We walked with the crowd of people toward an old, dilapidated building. Angry weeds forced their way through every visible crack and crevice. The building rested at the end of a long driveway, and volunteers in brightly colored vests lined either side. We walked in silence as an overwhelming sense of sadness settled around us like a thick blanket.
When we came to a stop, we stared at the building and watched as women filtered in and out of the door that creaked in protest each time it was forced open. We watched and we prayed.
My husband, two children, and I were standing outside of our city’s abortion facility.
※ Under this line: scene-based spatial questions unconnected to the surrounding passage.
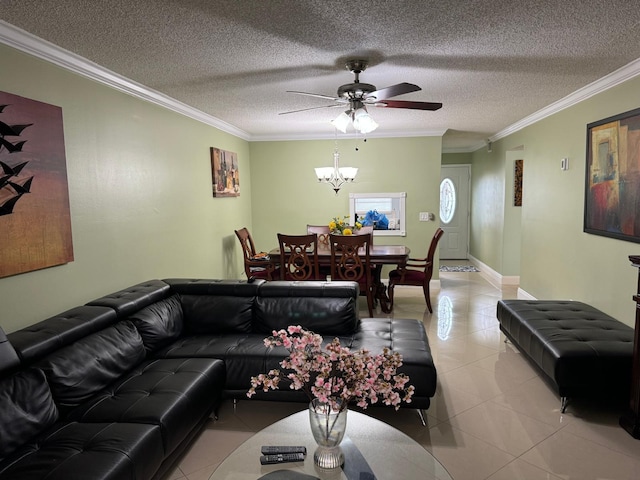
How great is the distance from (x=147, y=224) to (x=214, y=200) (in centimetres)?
159

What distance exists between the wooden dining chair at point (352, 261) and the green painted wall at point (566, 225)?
6.87 ft

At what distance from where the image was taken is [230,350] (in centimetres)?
284

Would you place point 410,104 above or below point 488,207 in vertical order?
above

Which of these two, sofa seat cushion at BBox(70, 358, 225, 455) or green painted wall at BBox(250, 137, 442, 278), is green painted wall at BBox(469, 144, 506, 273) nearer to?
green painted wall at BBox(250, 137, 442, 278)

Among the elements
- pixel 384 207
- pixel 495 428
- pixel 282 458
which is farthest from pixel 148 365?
pixel 384 207


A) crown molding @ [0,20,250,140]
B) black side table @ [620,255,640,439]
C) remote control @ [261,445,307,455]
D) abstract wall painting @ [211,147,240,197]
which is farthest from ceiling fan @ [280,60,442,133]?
abstract wall painting @ [211,147,240,197]

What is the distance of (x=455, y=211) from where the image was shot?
9.33 metres

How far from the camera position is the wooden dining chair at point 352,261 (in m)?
4.63

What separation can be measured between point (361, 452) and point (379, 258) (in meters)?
3.26

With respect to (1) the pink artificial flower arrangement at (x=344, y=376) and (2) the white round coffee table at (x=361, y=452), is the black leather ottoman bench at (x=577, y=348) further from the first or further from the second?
(1) the pink artificial flower arrangement at (x=344, y=376)

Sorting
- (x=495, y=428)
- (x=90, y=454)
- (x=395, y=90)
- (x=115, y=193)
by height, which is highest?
(x=395, y=90)

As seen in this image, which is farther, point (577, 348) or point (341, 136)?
point (341, 136)

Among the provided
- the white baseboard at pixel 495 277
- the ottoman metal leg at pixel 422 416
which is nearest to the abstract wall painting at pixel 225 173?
the ottoman metal leg at pixel 422 416

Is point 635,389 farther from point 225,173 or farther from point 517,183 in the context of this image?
point 225,173
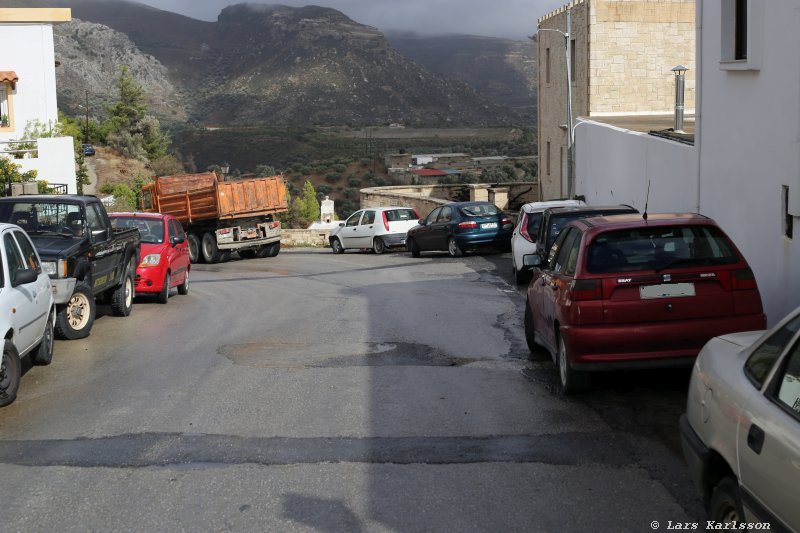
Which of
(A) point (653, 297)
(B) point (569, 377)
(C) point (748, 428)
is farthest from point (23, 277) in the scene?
(C) point (748, 428)

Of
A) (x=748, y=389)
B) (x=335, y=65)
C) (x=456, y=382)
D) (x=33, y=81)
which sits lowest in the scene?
(x=456, y=382)

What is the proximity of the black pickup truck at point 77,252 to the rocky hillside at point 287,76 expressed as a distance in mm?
95584

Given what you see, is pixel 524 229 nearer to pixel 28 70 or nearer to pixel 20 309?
pixel 20 309

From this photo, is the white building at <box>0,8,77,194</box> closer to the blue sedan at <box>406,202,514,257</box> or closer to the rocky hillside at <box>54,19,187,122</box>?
the blue sedan at <box>406,202,514,257</box>

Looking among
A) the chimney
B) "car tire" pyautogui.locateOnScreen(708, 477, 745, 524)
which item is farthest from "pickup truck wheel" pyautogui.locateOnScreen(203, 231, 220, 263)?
"car tire" pyautogui.locateOnScreen(708, 477, 745, 524)

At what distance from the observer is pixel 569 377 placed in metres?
9.14

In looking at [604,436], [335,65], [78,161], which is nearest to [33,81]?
[78,161]

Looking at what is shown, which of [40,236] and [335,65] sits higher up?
[335,65]

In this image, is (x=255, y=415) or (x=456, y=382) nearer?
(x=255, y=415)

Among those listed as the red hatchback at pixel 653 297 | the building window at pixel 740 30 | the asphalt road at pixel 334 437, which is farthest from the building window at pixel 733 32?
the red hatchback at pixel 653 297

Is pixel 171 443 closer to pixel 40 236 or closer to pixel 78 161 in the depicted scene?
pixel 40 236

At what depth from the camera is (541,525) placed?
19.5ft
Not your typical Saturday family outing.
The Most Dangerous Place
I’ve gotten more than a few strange looks and comments from people when they learn that we’ve taken our children to the abortion facility. And I can’t say I blame them—I’m sure it seems weird on several levels. For one, convincing a 4-year-old and almost 2-year-old to be quiet and cooperative while praying for women walking toward their abortion appointments is no easy task.
But what probably seems strangest is the fact that we’re exposing our children to such darkness. And if I’m honest, I used to wonder the same thing. I wondered if I was wasting my time and energy doing something my kids would never remember. And I wondered if I’d be giving them more than they could handle.
But I’ll never forget one of the first times we went there as a family. One of the leaders of our prayer walk stood before us and said, “Your children are welcome to come pray with us—in fact, we encourage you to bring them here. The most dangerous place for your children is not standing here outside this abortion facility. The most dangerous place is sitting at home, staring at the TV, completely unaware that there are hurting people out here walking toward death and destruction every day.”
This man wasn’t ranting against watching TV or enjoying lazy Saturday mornings. Rather, he was challenging us as parents to be honest with our children about the pain and evil in this world. Because if pain and evil do not exist, then the need for the gospel—for a Savior—doesn’t exist either.